Кормила его бульоном и посмеивалась над собой:
— Двадцать восемь мне, а замуж никто не берет. Вот отойдешь от своей болезни и расскажешь, какая у тебя жена была, за что ты ее так любил. Поучусь у нее.
Варя и те врачи, которые говорили о нервном потрясении, оказались правы. Вышел он из больницы на своих ногах. Слабым, инвалидом второй группы, но на своих двоих. Через полгода приступил к работе, пошел скотником на ферму. Тогда по утрам дергалась без перерыва рука, да и нога только к обеду входила в норму, а до обеда была слабая и хромала.
Он заждался в проходной завода, пока женский голос не позвал его:
— Караваев! Кто здесь Караваев?
Вскочил, затоптался на месте, не зная, куда идти, с какой стороны его зовут. Дверь пропускного бюро открылась, и женщина в белой прозрачной блузке, догадавшись, что это он Караваев, сердитым голосом сказала:
— Глухой, что ли? Идите получайте пропуск.

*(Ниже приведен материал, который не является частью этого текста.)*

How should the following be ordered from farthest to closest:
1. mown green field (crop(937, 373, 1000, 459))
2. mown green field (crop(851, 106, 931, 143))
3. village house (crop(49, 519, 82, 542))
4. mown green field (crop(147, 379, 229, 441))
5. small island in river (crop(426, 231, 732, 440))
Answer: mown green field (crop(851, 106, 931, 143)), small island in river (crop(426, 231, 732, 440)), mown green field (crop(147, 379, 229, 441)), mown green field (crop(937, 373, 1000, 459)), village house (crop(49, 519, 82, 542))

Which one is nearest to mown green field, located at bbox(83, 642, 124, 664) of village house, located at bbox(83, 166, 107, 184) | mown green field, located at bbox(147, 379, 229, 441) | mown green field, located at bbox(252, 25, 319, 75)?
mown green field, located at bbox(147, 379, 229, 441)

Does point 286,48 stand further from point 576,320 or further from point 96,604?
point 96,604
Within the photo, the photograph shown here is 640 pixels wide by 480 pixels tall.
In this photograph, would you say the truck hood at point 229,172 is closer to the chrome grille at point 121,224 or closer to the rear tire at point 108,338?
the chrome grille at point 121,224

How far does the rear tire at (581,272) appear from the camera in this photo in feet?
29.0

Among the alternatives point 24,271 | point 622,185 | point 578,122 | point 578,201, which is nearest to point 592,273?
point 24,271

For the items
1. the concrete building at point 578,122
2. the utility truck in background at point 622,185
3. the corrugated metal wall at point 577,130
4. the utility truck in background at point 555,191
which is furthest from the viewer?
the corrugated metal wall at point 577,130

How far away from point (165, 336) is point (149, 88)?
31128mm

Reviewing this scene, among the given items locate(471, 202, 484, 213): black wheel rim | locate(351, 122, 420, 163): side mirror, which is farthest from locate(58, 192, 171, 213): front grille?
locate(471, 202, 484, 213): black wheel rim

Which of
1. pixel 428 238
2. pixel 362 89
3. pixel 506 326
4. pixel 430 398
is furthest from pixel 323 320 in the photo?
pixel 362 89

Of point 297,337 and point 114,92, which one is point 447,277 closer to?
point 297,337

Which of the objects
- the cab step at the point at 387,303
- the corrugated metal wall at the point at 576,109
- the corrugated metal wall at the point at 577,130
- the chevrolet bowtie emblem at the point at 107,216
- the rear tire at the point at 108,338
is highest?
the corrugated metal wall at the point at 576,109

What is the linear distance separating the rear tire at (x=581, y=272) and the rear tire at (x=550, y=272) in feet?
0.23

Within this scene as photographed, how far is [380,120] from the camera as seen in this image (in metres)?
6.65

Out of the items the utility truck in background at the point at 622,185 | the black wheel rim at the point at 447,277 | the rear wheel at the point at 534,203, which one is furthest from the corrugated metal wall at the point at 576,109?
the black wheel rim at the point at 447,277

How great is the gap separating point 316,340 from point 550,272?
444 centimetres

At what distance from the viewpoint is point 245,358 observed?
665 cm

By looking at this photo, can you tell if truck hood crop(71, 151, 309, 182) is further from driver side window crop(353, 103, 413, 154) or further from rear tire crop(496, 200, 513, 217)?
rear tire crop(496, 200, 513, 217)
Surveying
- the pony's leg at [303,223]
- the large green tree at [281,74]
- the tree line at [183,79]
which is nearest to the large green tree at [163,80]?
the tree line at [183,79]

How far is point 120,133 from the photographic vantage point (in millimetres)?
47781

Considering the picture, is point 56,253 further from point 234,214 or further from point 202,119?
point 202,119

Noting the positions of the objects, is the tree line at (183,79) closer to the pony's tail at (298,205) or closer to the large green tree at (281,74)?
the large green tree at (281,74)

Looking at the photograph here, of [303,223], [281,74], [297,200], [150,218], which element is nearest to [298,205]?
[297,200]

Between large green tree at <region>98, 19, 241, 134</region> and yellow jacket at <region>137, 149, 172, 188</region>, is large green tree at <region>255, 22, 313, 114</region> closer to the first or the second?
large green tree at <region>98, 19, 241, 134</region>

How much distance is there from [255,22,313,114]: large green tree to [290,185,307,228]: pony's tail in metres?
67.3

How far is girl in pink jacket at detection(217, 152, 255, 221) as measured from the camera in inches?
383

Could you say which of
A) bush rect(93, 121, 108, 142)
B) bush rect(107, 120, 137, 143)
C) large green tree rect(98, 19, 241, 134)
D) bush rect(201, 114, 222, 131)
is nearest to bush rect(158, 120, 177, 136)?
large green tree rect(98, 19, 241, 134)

От ее сурового вида он и вовсе растерялся, пошел в ту дверь, из которой она выходила, и снова нарвался на окрик: «Не сюда, к окошку подходите». Еле сообразил, что «окошко» — это стеклянный барьерчик, как на почте. Подошел, увидел все ту же, в прозрачной блузке, женщину и сжался в тоскливом предчувствии, что она еще покуражится над ним, прежде чем выдаст пропуск.
— Паспорт.
Он протянул паспорт не сразу, рука стала дергаться, бумажник шлепнулся к ногам. Женщина поднялась со своего стула, когда он нагнулся за бумажником.
— Что там с вами опять? Куда вы исчезли?
Он выпрямился, вновь объявился перед ней, левой рукой достал из бумажника паспорт, просунул в узкую щель между стеклом и полированным прилавком.
— По какому делу направляетесь в сборочный цех?
Он не знал другого ответа и ответил, как оно есть:
— По личному.
— Какими стали умными. — Женщина обернулась к столу, за которым сидела молоденькая девчонка и, не поднимая головы, что-то писала. Видно, эта, в прозрачной кофте, всем уже тут в душе навязла, потому что молоденькая сделала вид, что не слышит ее. — На завод, где всякого и так возьмут, и то норовят с черного хода. — Женщина не унималась, полистала паспорт, посмотрела на Степана Степановича: дескать, вижу тебя насквозь, сивый мерин, и ты из колхоза тягу даешь. Потом стала выписывать пропуск.